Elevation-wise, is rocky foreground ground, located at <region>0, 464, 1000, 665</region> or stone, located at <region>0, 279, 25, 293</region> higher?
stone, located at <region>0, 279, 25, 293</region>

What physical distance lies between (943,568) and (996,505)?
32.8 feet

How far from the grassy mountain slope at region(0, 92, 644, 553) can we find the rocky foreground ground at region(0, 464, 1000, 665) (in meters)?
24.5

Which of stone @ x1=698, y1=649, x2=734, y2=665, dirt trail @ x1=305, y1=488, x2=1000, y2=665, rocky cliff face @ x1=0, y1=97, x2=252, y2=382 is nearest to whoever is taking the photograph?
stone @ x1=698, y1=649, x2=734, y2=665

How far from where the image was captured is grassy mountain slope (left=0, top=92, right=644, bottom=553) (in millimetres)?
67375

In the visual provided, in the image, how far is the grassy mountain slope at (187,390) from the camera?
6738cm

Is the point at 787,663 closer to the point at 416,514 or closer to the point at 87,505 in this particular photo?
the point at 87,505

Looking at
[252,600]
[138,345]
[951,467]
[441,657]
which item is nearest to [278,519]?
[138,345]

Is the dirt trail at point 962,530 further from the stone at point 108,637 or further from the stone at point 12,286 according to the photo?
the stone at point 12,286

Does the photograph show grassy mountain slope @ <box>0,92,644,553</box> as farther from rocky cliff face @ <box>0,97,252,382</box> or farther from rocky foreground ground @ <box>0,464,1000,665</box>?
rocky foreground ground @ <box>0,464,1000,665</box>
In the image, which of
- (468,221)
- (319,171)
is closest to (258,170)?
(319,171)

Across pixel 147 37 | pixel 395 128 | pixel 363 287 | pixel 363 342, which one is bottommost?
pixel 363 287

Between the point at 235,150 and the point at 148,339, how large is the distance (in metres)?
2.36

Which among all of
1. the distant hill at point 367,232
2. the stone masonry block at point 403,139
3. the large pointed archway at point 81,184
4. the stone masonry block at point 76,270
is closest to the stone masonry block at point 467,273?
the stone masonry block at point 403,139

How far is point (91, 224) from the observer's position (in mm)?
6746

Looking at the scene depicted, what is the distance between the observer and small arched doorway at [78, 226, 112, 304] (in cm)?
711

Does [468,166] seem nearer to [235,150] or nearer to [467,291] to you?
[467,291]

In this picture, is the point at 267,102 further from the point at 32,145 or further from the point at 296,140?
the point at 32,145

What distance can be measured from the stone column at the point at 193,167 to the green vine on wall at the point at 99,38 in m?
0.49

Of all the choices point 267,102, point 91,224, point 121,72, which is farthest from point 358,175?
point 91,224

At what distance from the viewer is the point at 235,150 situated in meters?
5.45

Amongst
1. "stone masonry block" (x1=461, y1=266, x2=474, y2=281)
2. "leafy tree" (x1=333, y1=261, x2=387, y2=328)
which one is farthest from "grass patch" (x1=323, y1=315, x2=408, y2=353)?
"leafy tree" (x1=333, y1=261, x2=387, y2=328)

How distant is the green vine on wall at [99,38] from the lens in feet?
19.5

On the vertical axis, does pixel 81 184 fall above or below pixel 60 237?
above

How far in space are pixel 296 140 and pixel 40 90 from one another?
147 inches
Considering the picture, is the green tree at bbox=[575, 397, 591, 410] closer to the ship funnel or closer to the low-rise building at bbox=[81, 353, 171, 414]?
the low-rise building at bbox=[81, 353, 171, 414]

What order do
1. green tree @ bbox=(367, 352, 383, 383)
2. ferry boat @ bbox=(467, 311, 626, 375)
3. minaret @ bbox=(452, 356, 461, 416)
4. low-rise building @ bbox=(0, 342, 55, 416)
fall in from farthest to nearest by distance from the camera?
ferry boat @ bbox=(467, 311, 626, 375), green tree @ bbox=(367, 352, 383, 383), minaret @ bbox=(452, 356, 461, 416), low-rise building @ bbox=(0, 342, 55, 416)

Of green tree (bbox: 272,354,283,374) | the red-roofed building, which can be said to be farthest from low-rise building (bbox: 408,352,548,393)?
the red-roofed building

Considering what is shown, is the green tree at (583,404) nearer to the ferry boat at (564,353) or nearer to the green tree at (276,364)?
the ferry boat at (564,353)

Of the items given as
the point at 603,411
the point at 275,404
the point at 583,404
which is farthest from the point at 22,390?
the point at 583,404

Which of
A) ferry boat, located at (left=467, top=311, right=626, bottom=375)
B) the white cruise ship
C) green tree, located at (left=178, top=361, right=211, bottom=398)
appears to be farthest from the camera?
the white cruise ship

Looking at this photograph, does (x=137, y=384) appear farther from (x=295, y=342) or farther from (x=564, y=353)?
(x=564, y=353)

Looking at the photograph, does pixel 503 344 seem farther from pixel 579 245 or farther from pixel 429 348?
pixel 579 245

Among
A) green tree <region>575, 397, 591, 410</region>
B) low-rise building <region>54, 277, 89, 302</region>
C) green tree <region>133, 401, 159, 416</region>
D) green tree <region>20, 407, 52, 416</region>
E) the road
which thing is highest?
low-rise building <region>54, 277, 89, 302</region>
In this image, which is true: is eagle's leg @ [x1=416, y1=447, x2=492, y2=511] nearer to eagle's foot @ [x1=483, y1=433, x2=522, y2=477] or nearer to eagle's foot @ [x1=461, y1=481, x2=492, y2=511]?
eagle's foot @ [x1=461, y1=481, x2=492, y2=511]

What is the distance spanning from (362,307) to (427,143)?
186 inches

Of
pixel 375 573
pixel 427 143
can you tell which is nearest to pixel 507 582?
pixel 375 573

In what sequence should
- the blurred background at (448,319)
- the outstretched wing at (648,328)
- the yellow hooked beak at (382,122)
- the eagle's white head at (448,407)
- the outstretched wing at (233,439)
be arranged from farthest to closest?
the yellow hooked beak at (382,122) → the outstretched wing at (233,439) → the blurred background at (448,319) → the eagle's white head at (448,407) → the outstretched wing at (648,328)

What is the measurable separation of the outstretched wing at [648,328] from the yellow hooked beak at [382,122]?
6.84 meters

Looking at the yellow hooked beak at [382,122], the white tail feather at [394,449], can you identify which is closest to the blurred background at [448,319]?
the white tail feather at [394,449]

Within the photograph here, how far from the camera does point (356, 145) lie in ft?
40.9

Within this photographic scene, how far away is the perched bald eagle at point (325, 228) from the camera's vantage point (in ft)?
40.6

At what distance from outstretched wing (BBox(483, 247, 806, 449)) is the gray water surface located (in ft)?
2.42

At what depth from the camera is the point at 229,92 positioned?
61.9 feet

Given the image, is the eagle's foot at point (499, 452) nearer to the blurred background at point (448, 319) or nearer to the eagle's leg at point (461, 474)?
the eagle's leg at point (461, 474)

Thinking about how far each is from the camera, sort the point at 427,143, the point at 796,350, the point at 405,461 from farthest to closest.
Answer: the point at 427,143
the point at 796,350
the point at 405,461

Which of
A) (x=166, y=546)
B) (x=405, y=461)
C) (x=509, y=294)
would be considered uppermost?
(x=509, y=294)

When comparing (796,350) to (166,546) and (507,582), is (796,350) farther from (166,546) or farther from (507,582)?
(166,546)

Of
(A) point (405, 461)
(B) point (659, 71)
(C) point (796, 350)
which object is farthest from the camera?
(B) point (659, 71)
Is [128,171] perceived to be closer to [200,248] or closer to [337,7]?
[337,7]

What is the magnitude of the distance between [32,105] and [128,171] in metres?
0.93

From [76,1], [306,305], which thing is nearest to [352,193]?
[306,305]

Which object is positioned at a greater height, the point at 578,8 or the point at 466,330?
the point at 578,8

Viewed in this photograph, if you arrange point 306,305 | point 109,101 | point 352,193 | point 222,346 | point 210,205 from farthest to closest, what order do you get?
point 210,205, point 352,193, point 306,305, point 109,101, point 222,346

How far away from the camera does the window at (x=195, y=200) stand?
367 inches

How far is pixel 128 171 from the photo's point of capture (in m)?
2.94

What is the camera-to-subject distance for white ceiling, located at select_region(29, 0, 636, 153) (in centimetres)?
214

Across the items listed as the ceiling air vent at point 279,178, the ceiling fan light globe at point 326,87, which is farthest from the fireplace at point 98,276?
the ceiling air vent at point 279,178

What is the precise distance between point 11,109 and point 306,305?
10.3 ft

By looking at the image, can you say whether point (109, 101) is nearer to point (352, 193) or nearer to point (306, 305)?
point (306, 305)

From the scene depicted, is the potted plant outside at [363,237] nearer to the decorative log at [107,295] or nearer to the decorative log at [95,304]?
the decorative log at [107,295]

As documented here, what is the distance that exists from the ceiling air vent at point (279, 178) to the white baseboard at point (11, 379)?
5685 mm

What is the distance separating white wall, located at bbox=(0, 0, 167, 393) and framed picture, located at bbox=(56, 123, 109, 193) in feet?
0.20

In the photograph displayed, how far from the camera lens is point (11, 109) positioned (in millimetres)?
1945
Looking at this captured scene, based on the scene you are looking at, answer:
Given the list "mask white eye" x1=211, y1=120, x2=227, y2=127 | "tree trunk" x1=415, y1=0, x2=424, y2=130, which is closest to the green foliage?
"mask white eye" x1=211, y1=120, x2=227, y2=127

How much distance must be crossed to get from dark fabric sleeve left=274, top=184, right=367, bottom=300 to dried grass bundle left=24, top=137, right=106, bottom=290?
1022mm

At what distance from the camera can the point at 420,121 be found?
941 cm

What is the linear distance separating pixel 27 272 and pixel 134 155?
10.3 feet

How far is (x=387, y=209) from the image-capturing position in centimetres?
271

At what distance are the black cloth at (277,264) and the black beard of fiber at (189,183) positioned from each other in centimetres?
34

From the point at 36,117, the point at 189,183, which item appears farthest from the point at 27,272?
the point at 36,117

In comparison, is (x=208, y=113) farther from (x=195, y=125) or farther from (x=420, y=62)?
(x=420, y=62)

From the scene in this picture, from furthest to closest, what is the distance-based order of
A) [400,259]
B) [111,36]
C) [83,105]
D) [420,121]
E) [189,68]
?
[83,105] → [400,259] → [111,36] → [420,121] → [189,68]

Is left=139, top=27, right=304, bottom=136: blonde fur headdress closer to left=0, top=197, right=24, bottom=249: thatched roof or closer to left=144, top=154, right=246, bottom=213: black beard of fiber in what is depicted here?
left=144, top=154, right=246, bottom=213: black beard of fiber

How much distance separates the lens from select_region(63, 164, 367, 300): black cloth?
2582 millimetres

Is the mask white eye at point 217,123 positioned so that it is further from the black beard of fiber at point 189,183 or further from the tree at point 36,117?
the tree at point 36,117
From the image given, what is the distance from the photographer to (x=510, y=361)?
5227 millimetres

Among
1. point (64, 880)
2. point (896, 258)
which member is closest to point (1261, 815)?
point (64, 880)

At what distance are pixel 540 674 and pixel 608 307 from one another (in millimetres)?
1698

» **Short exercise**
Repeat, with no changes, each line from the one with "At what distance from the camera" to the end of the listing, including both ends and nothing else.

» **Answer to this task**
At what distance from the camera can the point at 420,121 be found?
941 cm

What is the linear distance separating pixel 27 272 and pixel 134 155?
10.3 feet

How far is (x=387, y=209) from the image-capturing position in centimetres?
271

At what distance are the black cloth at (277,264) and the black beard of fiber at (189,183) positioned from each other in centimetres?
34

From the point at 36,117, the point at 189,183, which item appears farthest from the point at 27,272?
the point at 36,117

In comparison, is (x=208, y=113) farther from (x=195, y=125) or farther from (x=420, y=62)?
(x=420, y=62)

From the scene in this picture, from furthest to closest, what is the distance-based order of
A) [400,259]
B) [111,36]
C) [83,105]
D) [420,121]
E) [189,68]
?
[83,105] → [400,259] → [111,36] → [420,121] → [189,68]

Is left=139, top=27, right=304, bottom=136: blonde fur headdress closer to left=0, top=197, right=24, bottom=249: thatched roof or closer to left=144, top=154, right=246, bottom=213: black beard of fiber in what is depicted here?
left=144, top=154, right=246, bottom=213: black beard of fiber

How much distance separates the lens from select_region(63, 164, 367, 300): black cloth?
2582 millimetres

Is the mask white eye at point 217,123 positioned so that it is further from the black beard of fiber at point 189,183 or further from the tree at point 36,117?
the tree at point 36,117
From the image given, what is the distance from the photographer to (x=510, y=361)?
5227 millimetres

Among
1. point (64, 880)
2. point (896, 258)
which member is closest to point (1261, 815)?
point (64, 880)

At what distance are pixel 540 674 and pixel 608 307 from one another (in millimetres)?
1698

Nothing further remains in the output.